- _WRITTEN INSTRUCTION_:
Can you repeat word for word the items from the line containing "From the camera's" through the end of the items, leaving out the pictures?

[Scene question items]
┌──

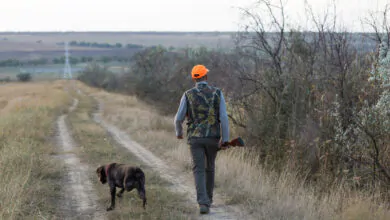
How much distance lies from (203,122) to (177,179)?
121 inches

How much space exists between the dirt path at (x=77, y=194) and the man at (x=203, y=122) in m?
1.53

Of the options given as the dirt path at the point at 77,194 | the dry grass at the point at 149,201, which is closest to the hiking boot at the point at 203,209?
the dry grass at the point at 149,201

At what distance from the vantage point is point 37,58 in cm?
11606

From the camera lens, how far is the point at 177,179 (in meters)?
9.47

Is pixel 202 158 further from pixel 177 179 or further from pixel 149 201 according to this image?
pixel 177 179

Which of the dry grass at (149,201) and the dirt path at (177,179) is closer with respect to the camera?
the dry grass at (149,201)

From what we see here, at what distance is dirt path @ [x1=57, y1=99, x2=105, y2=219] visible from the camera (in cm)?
705

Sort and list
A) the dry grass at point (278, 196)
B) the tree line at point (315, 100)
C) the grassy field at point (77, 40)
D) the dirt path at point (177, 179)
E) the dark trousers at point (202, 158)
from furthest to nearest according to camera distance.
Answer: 1. the grassy field at point (77, 40)
2. the tree line at point (315, 100)
3. the dirt path at point (177, 179)
4. the dark trousers at point (202, 158)
5. the dry grass at point (278, 196)

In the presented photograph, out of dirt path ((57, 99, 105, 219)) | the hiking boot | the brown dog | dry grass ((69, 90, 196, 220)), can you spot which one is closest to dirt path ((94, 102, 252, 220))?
the hiking boot

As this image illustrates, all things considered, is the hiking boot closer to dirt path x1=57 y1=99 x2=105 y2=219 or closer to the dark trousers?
the dark trousers

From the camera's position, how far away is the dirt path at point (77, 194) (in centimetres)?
705

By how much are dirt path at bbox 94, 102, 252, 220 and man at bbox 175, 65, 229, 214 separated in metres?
0.31

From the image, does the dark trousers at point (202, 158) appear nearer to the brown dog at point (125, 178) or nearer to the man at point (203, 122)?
the man at point (203, 122)

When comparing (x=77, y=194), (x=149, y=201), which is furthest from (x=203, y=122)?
(x=77, y=194)
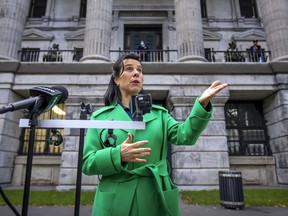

└──

- _SOLUTION FOR THIS EXERCISE_:
From the camera's position, how far away is the dirt path at point (77, 194) (in centimetres)?
705

By how much are dirt path at bbox 94, 102, 252, 220 and man at bbox 175, 65, 229, 214 separated in metres?
0.31

From the image, does the dark trousers at point (202, 158) appear nearer to the brown dog at point (125, 178) or nearer to the man at point (203, 122)?
the man at point (203, 122)

When comparing (x=77, y=194), (x=149, y=201), which is furthest from (x=203, y=122)?
(x=77, y=194)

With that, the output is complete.